> **YOUR OBJECTIVE**
Can you put every line of the items below into a JSON list of strings, one string per line, leaving out blank lines?

***** INFORMATION SHOWN *****

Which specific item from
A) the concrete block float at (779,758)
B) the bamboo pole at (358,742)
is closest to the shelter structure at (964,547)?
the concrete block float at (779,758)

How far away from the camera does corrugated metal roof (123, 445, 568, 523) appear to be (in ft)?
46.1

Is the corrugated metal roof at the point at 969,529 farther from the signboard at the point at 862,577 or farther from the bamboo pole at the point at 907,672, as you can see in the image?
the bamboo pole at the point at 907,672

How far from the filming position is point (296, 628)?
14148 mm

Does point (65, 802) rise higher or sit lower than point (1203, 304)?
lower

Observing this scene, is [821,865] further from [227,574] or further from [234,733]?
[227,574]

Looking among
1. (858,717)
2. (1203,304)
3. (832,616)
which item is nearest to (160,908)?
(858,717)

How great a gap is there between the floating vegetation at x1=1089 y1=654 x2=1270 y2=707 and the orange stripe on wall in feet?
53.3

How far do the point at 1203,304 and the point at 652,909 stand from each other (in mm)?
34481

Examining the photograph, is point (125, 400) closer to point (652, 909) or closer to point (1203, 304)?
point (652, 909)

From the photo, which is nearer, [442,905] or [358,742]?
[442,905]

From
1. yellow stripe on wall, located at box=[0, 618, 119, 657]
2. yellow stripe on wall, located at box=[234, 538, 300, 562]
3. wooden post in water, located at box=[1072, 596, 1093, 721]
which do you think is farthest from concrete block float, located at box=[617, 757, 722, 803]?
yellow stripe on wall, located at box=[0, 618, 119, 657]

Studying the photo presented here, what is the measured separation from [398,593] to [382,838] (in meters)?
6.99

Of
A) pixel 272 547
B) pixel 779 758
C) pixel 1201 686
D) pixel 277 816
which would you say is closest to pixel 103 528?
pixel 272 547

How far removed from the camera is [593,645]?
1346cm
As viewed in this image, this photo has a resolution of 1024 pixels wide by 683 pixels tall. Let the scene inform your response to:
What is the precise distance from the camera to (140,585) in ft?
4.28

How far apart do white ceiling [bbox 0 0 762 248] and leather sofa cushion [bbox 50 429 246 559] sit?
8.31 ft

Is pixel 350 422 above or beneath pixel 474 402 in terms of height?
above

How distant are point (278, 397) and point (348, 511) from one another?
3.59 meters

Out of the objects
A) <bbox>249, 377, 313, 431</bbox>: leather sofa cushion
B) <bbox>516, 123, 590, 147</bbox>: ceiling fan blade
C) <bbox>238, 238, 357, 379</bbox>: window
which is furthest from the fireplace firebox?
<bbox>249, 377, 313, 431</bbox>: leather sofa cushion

*****

> **RESULT OF THIS TASK**
[
  "Which specific item from",
  "A) the concrete block float at (779,758)",
  "B) the bamboo pole at (358,742)",
  "is closest to the shelter structure at (964,547)?",
  "the concrete block float at (779,758)",
  "How far away from the camera does corrugated metal roof (123, 445, 568, 523) appear to be (in ft)?",
  "46.1",
  "Is the corrugated metal roof at the point at 969,529 farther from the signboard at the point at 862,577 or farther from the bamboo pole at the point at 907,672, as you can see in the image?",
  "the bamboo pole at the point at 907,672",
  "How far from the filming position is point (296, 628)?",
  "14148 mm",
  "Does point (65, 802) rise higher or sit lower than point (1203, 304)?",
  "lower",
  "Observing this scene, is [821,865] further from [227,574] or further from [234,733]?",
  "[227,574]",
  "Looking among",
  "1. (858,717)",
  "2. (1203,304)",
  "3. (832,616)",
  "which item is nearest to (160,908)?",
  "(858,717)",
  "How great a gap is there between the floating vegetation at x1=1089 y1=654 x2=1270 y2=707 and the orange stripe on wall in feet?",
  "53.3",
  "How far do the point at 1203,304 and the point at 652,909 stand from each other (in mm)?",
  "34481",
  "Examining the photograph, is point (125, 400) closer to point (652, 909) or closer to point (1203, 304)?",
  "point (652, 909)",
  "From the photo, which is nearer, [442,905] or [358,742]?",
  "[442,905]",
  "From",
  "1. yellow stripe on wall, located at box=[0, 618, 119, 657]",
  "2. yellow stripe on wall, located at box=[234, 538, 300, 562]",
  "3. wooden post in water, located at box=[1072, 596, 1093, 721]",
  "which do you think is farthest from concrete block float, located at box=[617, 757, 722, 803]?",
  "yellow stripe on wall, located at box=[0, 618, 119, 657]",
  "Studying the photo presented here, what is the measured separation from [398,593] to [382,838] (in meters)?",
  "6.99",
  "Of",
  "A) pixel 272 547",
  "B) pixel 779 758",
  "C) pixel 1201 686",
  "D) pixel 277 816",
  "which would you say is closest to pixel 103 528?",
  "pixel 272 547",
  "How far removed from the camera is [593,645]?",
  "1346cm",
  "As viewed in this image, this photo has a resolution of 1024 pixels wide by 683 pixels tall. Let the scene inform your response to:",
  "What is the precise distance from the camera to (140,585) in ft?",
  "4.28",
  "How far apart do white ceiling [bbox 0 0 762 248] and leather sofa cushion [bbox 50 429 246 559] sit?",
  "8.31 ft",
  "Is pixel 350 422 above or beneath pixel 474 402 in terms of height?",
  "above",
  "How distant are point (278, 397) and point (348, 511) from one another?",
  "3.59 meters",
  "Out of the objects",
  "A) <bbox>249, 377, 313, 431</bbox>: leather sofa cushion",
  "B) <bbox>516, 123, 590, 147</bbox>: ceiling fan blade",
  "C) <bbox>238, 238, 357, 379</bbox>: window",
  "which is furthest from the fireplace firebox?",
  "<bbox>249, 377, 313, 431</bbox>: leather sofa cushion"
]